Walter da Silva Barbosa[1]
A natureza da matéria é atração e
repulsão. A estrutura atômica se mantém pelo equilíbrio dessas duas forças: o
positivo e o negativo. Também no espaço infinito, os satélites e planetas formam
sistemas sob o comando de uma estrela, graças à atração e repulsão. Na vida da
natureza esse jogo está presente, significando harmonia. Somente no reino
humano o equilíbrio se desfaz. Por quê? Graças ao livre arbítrio.
Ao mesmo tempo em que a liberdade
para agir eleva o homem na escala da natureza – desenvolvendo poderes divinos dentro
dele – pesa-lhe a condição de sofrer enquanto atuar menos racionalmente que
seus próprios irmãos menores, os animais.
O budismo fala no “caminho do
meio”, que é a opção do equilíbrio, a ser alcançado pelo exercício da moderação
em tudo que fazemos. Por essa razão, no texto conhecido como “Óctupla Senda”, o
Senhor Buda menciona uma das principais fontes de dualidade e sofrimento: o
desejo, que é movido por atração e repulsão.
Ao entrar em contato com algo que
nos desagrada, o que acontece? Buscamos imediatamente o lado contrário, à
semelhança do vai-vem do pêndulo de um relógio. Esse impulso se alimenta do desejo
(corpo emocional) e também da reatividade (corpo mental), funcionando como “almas
gêmeas” dentro de nossa própria alma. Tudo aquilo que repelimos é o oposto que
não queremos ver – mas que obviamente continua a existir – e segue nossos
passos. Algo temos que aprender ali.
Fruto da mente em estado de
excitação, apego e temor, a reatividade não deixa margem à reflexão. Nossa
incapacidade de ouvir começa por aí, especialmente se o argumento do outro
contraria a “verdade” que é simplesmente o nosso interesse. Enquanto fingimos prestar
atenção ao que o outro diz, estamos arquitetando a resposta. A grande
dificuldade experimentada nos relacionamentos – sob o nome de
“incompatibilidade de gênios” – tem nessa característica mental sua principal
origem.
Quanto ao desejo, sua direção
obviamente é o prazer. Nossos movimentos são baseados na expectativa do prazer,
seja ele emocional ou mental (o que acontece no corpo físico é somente um
reflexo). Por trás do prazer, no entanto, há o fatalismo da dor, assim como as
duas faces de uma moeda: uma não existe sem a outra.
Na questão dos vícios que
envolvem atos físicos (alcoolismo, tabagismo) o oposto do prazer é visível no corpo
que reage e adoece ao longo do tempo. O reverso do prazer está ali, mas não
conseguimos vê-lo. E se por acaso vemos – mantendo o vício – naturalmente achamos
que o sacrifício compensa, não percebendo a real extensão da dor pelo bloqueio na
consciência. Dentro do jogo de atração e repulsão, fechamos os olhos ao sofrimento
em gestação, escolhendo o prazer fatídico de agora.

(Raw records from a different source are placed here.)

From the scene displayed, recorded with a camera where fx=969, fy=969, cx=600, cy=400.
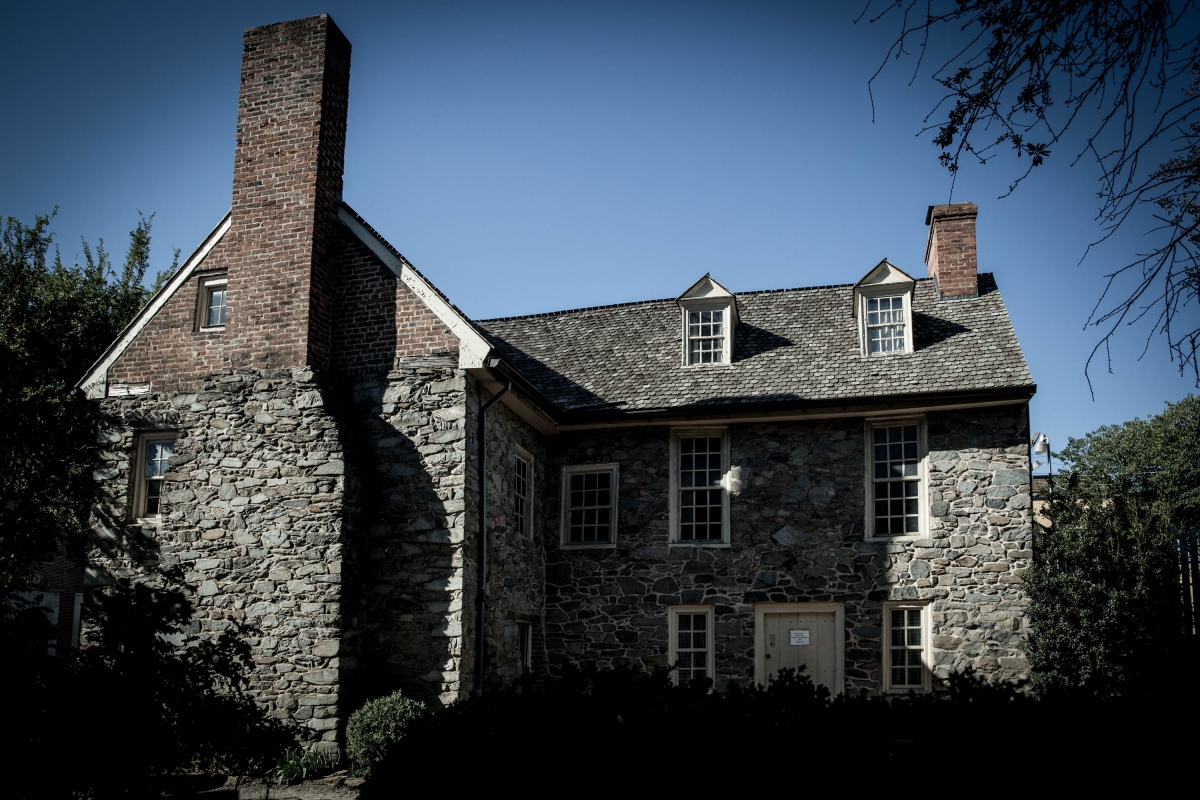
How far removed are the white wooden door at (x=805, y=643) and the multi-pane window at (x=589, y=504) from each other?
3047mm

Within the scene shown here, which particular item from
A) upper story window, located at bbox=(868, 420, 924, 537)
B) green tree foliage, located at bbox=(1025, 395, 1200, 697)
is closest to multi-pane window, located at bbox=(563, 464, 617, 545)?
upper story window, located at bbox=(868, 420, 924, 537)

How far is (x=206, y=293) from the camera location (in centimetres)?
1488

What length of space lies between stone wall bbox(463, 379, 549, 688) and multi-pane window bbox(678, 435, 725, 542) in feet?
7.56

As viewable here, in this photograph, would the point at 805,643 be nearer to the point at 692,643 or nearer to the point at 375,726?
the point at 692,643

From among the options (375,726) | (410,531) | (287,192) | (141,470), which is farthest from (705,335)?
(141,470)

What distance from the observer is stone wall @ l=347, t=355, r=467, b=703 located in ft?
42.1

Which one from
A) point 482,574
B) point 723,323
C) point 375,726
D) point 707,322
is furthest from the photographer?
point 707,322

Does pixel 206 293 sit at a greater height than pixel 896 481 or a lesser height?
greater

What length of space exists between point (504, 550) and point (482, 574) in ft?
3.83

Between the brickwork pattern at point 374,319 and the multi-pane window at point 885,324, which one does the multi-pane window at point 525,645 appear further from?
the multi-pane window at point 885,324

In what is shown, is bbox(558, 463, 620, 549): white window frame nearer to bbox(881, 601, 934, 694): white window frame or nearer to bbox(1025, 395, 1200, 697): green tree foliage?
bbox(881, 601, 934, 694): white window frame

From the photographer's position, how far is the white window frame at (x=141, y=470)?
14.2 metres

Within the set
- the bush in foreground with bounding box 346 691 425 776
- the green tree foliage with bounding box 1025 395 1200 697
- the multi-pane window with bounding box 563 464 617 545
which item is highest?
the multi-pane window with bounding box 563 464 617 545

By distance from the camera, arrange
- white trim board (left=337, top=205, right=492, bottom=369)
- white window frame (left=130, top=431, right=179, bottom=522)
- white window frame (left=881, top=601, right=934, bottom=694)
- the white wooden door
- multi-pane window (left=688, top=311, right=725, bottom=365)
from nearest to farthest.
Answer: white trim board (left=337, top=205, right=492, bottom=369), white window frame (left=130, top=431, right=179, bottom=522), white window frame (left=881, top=601, right=934, bottom=694), the white wooden door, multi-pane window (left=688, top=311, right=725, bottom=365)
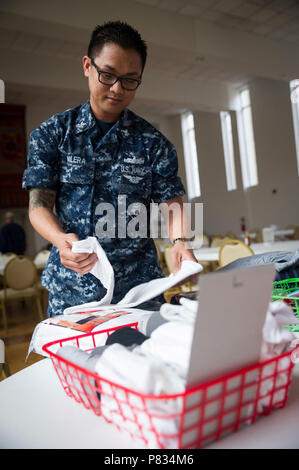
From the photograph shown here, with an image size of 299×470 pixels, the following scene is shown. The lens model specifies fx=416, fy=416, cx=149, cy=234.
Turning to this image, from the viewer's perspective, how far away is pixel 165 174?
135 cm

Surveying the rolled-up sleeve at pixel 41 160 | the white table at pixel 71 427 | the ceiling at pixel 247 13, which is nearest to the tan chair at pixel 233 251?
the rolled-up sleeve at pixel 41 160

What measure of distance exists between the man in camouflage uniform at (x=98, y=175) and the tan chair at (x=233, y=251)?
7.19 ft

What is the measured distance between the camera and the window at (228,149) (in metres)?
11.1

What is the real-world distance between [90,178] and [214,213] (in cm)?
1076

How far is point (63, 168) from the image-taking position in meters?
1.25

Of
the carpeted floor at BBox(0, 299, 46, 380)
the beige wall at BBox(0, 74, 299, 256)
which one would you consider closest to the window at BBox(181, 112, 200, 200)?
the beige wall at BBox(0, 74, 299, 256)

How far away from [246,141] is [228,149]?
0.60 meters

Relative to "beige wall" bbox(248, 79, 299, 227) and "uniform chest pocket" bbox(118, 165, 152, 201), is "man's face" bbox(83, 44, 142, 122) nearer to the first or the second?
"uniform chest pocket" bbox(118, 165, 152, 201)

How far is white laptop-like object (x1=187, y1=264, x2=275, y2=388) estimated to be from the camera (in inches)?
16.0

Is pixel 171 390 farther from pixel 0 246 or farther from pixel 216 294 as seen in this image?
pixel 0 246

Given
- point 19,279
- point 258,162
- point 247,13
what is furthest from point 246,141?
point 19,279

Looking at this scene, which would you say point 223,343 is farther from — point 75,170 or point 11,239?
point 11,239

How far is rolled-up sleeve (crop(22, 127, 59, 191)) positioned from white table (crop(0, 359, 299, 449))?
68cm

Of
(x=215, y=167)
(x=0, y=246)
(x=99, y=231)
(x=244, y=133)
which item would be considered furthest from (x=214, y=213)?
(x=99, y=231)
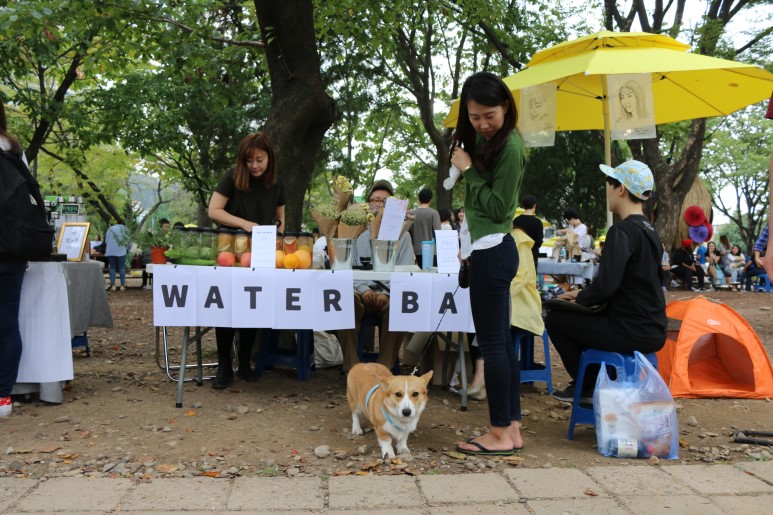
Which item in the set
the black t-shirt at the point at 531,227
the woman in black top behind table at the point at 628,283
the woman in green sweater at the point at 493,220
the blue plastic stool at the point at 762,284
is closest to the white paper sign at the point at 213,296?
the woman in green sweater at the point at 493,220

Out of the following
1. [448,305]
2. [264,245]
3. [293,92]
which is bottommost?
[448,305]

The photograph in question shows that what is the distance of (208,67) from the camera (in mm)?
8523

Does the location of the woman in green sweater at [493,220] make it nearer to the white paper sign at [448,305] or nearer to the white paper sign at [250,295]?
the white paper sign at [448,305]

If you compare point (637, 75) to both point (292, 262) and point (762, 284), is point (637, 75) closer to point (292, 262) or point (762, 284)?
point (292, 262)

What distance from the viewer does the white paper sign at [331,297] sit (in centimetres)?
477

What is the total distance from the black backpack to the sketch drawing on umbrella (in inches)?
142

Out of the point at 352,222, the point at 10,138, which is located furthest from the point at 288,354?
the point at 10,138

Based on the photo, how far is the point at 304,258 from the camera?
489cm

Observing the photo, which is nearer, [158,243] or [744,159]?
[158,243]

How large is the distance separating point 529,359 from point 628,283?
1.76m

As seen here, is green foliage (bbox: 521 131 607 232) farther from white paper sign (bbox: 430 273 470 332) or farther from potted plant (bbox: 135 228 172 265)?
potted plant (bbox: 135 228 172 265)

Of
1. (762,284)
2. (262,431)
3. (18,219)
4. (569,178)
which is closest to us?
(262,431)

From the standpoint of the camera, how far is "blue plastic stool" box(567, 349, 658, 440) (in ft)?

Em outros tipos de vício, ligados
aos pensamentos e sentimentos, a dificuldade de enxergar o oposto é ainda maior.
Sendo ações repetitivas fora de nosso controle, os vícios geram automatismos energéticos
impostos à nossa maneira de sentir e de pensar, facilitando o retorno daqueles
pensamentos e sentimentos com mais força.
O vício, portanto, não é só uma
questão física. Pensamentos repetidos de inveja, maledicência, luxúria e
mentira são comportamentos viciosos, cujo prazer tem como oposto a angústia,
falta de autoconfiança, vazio interior e outros reflexos da ausência de amor e comprometimento
em nossa vida. Às vezes chamamos isso de “má sorte”, ignorando que a sorte -
seja ela qual for - é criação exclusiva de nossas próprias mãos. Esse é o
premio, mas também o preço do livre-arbítrio.